--- START ---
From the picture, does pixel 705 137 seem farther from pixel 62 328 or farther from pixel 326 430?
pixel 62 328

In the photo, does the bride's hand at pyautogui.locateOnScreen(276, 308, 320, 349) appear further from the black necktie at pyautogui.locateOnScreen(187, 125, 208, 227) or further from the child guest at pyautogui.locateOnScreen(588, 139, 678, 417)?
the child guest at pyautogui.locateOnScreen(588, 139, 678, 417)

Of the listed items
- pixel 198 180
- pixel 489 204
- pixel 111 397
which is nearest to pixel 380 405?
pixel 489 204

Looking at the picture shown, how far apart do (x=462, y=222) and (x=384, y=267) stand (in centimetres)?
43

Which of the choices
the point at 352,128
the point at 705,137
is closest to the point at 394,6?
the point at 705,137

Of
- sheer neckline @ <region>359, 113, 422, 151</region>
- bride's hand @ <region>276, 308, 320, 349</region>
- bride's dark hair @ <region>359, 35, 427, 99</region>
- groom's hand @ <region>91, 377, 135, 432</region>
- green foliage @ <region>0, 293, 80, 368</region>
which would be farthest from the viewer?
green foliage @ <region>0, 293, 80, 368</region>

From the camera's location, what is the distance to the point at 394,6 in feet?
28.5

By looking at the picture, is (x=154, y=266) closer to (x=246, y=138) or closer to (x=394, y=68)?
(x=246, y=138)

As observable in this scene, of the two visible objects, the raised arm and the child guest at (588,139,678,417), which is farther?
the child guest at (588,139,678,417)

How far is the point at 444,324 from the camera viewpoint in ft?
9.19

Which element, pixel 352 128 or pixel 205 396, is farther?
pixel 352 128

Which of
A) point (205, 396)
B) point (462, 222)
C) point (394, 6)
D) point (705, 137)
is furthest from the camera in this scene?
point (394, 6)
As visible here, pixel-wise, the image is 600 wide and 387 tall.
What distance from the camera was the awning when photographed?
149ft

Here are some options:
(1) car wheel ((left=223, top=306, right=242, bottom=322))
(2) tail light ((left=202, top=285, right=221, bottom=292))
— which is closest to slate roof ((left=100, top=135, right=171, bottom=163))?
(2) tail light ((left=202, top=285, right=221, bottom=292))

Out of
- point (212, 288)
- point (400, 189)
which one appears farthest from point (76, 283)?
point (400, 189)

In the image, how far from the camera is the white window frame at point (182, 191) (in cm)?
--- END ---
WORK TO BE COMPLETED: Return, word for word, the items starting at the line that contains "Here are some" and ending with the last line of the items.

ANSWER TO THIS EXERCISE:
Here are some options:
(1) car wheel ((left=223, top=306, right=242, bottom=322))
(2) tail light ((left=202, top=285, right=221, bottom=292))
— which is closest to slate roof ((left=100, top=135, right=171, bottom=163))?
(2) tail light ((left=202, top=285, right=221, bottom=292))

Out of
- point (212, 288)
- point (400, 189)
which one appears farthest from point (76, 283)?
point (400, 189)

In the image, how far from the camera is the white window frame at point (182, 191) (in cm)?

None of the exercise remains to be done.